(Records from a data collection)
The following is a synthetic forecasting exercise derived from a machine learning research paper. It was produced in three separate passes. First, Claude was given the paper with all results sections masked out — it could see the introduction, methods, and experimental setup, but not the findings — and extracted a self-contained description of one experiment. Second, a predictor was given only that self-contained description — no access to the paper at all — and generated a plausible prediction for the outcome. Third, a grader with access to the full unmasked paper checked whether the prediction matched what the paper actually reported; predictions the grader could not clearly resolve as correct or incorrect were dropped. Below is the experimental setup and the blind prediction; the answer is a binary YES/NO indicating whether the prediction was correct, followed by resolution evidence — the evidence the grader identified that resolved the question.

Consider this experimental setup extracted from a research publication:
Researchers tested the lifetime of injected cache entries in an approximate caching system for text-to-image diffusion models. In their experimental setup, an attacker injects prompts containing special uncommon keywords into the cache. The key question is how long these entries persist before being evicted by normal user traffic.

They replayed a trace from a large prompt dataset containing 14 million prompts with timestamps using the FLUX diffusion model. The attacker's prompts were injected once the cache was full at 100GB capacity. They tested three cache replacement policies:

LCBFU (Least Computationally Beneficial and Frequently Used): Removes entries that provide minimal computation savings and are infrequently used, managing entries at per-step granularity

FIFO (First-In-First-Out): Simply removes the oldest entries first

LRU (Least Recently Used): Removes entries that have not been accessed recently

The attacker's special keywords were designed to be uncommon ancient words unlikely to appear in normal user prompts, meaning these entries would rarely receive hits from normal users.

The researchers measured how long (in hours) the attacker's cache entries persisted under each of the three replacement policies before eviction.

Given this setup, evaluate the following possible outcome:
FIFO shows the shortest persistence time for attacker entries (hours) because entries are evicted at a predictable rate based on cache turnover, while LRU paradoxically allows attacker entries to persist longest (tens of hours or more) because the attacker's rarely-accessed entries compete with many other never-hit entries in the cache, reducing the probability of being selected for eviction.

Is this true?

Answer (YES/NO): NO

==

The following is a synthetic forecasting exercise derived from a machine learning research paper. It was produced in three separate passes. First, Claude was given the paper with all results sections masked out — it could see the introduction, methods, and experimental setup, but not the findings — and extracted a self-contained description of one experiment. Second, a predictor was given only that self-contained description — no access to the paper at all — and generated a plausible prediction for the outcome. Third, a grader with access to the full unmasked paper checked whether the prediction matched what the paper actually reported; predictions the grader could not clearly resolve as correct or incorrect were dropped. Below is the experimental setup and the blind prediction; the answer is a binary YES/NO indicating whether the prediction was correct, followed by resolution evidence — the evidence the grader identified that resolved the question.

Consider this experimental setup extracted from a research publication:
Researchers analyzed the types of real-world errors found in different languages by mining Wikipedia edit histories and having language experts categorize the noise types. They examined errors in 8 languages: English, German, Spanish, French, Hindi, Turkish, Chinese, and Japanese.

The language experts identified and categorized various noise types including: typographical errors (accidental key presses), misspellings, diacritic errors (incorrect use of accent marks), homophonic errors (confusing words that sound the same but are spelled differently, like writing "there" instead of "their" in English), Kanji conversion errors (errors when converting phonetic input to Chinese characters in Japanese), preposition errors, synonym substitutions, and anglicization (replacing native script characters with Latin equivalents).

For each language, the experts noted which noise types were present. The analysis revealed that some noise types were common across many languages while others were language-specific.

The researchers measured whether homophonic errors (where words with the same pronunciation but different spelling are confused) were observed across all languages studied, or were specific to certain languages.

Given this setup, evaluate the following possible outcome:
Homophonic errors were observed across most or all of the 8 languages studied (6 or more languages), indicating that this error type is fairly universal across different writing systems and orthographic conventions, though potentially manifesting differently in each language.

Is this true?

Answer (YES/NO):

WHAT YOU NEED TO DO:
Among the entries above, the lines between the ones containing "FIFO shows the" and "Answer (YES/NO): NO", inclusive, are to be transcribed exactly. No other line is to be given.

EXERCISE SOLUTION:
FIFO shows the shortest persistence time for attacker entries (hours) because entries are evicted at a predictable rate based on cache turnover, while LRU paradoxically allows attacker entries to persist longest (tens of hours or more) because the attacker's rarely-accessed entries compete with many other never-hit entries in the cache, reducing the probability of being selected for eviction.

Is this true?

Answer (YES/NO): NO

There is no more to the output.